What are the implications of this possibility for the H-C plane? Figure 2 above indicates a point on the H-C plane with the same value as a human on the C-axis, but which is exotic enough to lie on the H-axis at the limit of applicability of any form of consciousness. Here we find entities, both extraterrestrial and artificial, that possess human-level intelligence but whose behaviour bears little resemblance to human behaviour.

Nevertheless, given sufficiently rich interaction with and/or observation of these entities, we would come to see them as fellow conscious beings, albeit having modified our language to accommodate their eccentricities. One such entity, the exotic conscious AGI, has a counterpart at the left-hand end of the H-C plane, namely the exotic zombie AGI. This is a human-level AI whose behaviour is similarly non-human-like, but that we are unable to see as conscious however much we interact with it or observe it. These two data points – the exotic, conscious, human-level intelligence and the exotic, zombie, human-level intelligence – define the bottom two corners of a square whose other corners are humans themselves at the top right, and human-like zombies at the top left. This square illustrates the inextricable, three-way relationship between human-level intelligence, human-likeness, and consciousness.

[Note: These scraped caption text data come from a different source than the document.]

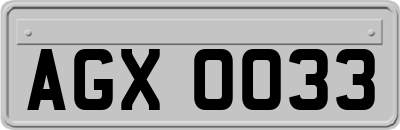 AGX0033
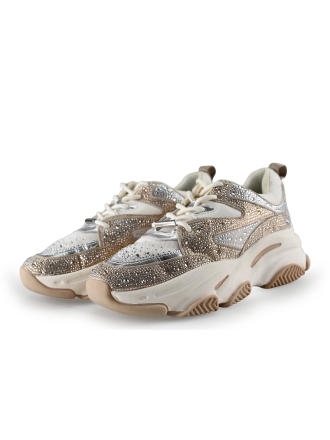 Steve Madden Sneaker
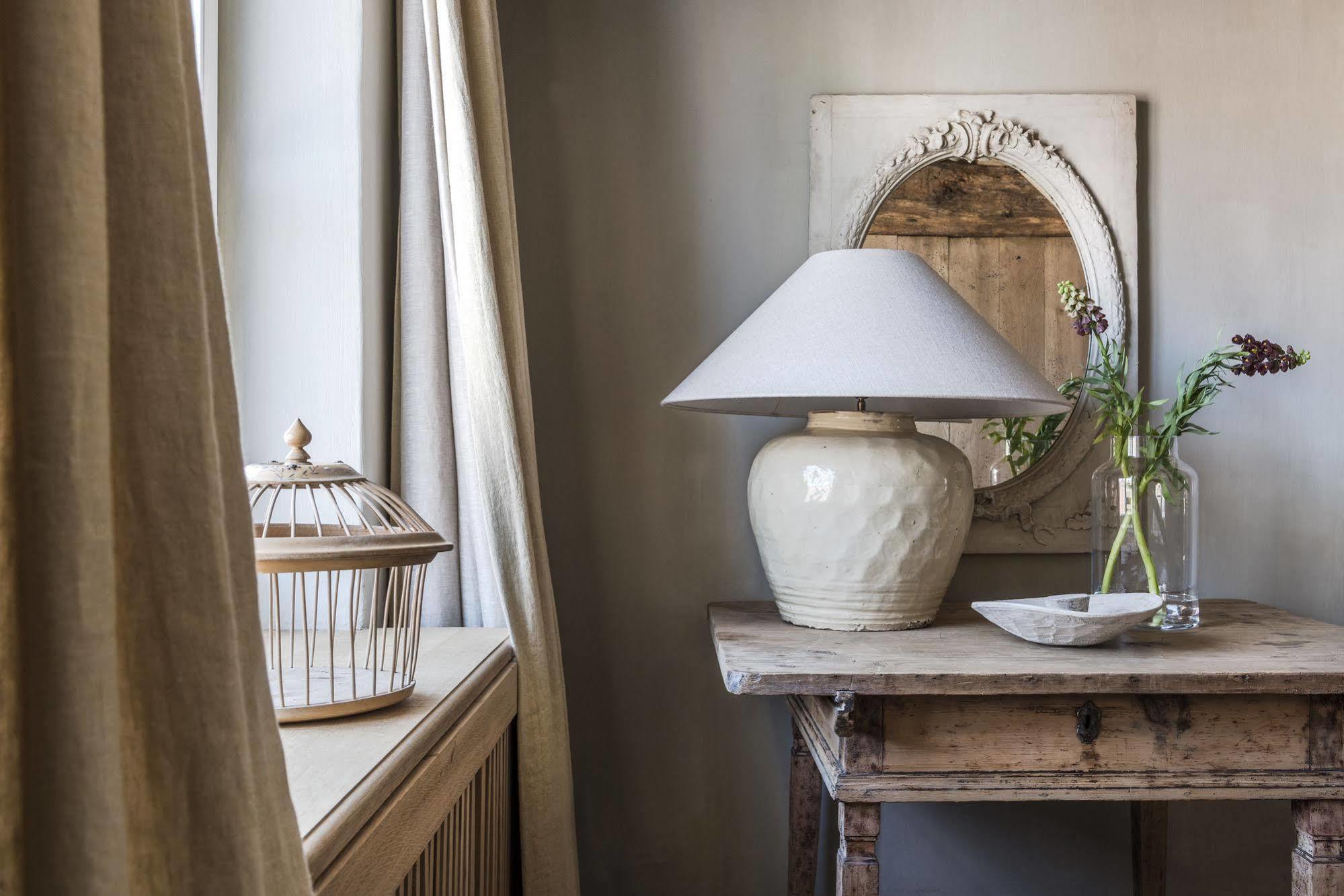 Apartment Hign-end Getaway In Heart Of Medieval - Katelijne Bruges
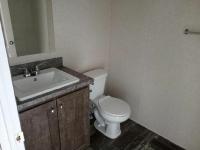 2020 Clayton Homes Inc Pulse Mobile Home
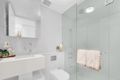 Property photo of 2113/45 Duncan Street West End QLD 4101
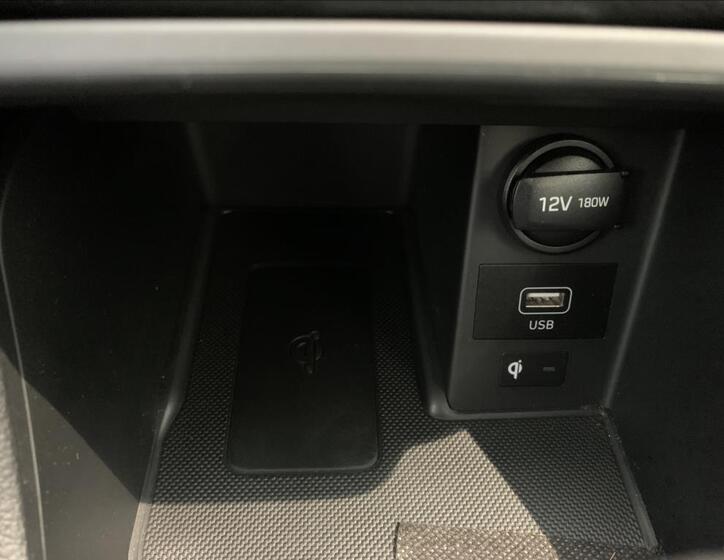 Hyundai i30 24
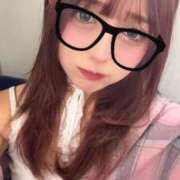 ヒメ日記 2025/09/19 15:18 投稿 じゅり 俺のKissリフレ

We can now identify a number of overlapping regions within our embryonic space of possible minds. These are depicted in Figure 3 below. On the (debatable) assumption that, if an entity is conscious at all, its capacity for consciousness will correlate with its cognitive prowess, human-level intelligence features in the two, parallel purple regions, one to the far left of the diagram and one at human level on the C-axis. The exotic, conscious AGI resides at the bottom of the latter region, and also at the left-hand end of the orange region of conscious exotica. This region stretches to the right of the C-axis, beyond the human level, because it encompasses exotic beings, which could be extraterrestrial or artificial or both, with superhuman intelligence and a superhuman capacity for consciousness. Our ‘mind children’ are less exotic forms of possible superintelligent, superconscious creatures. But the conscious exotica here are, perhaps, the most interesting beings in the space of possible minds, since they reside at the limit of what we would welcome into the fellowship of consciousness, yet sit on a boundary beyond which everything complex is inscrutably strange.


From algorithms to aliens, could humans ever understand minds that are radically unlike our own? , I think, this changed my view on Deep Learning. Just because we don't understand (yet or never) fully doesn't make it less powerful and useful. We are scared of not understanding the outputs but again that doesn't make it wrong and scary.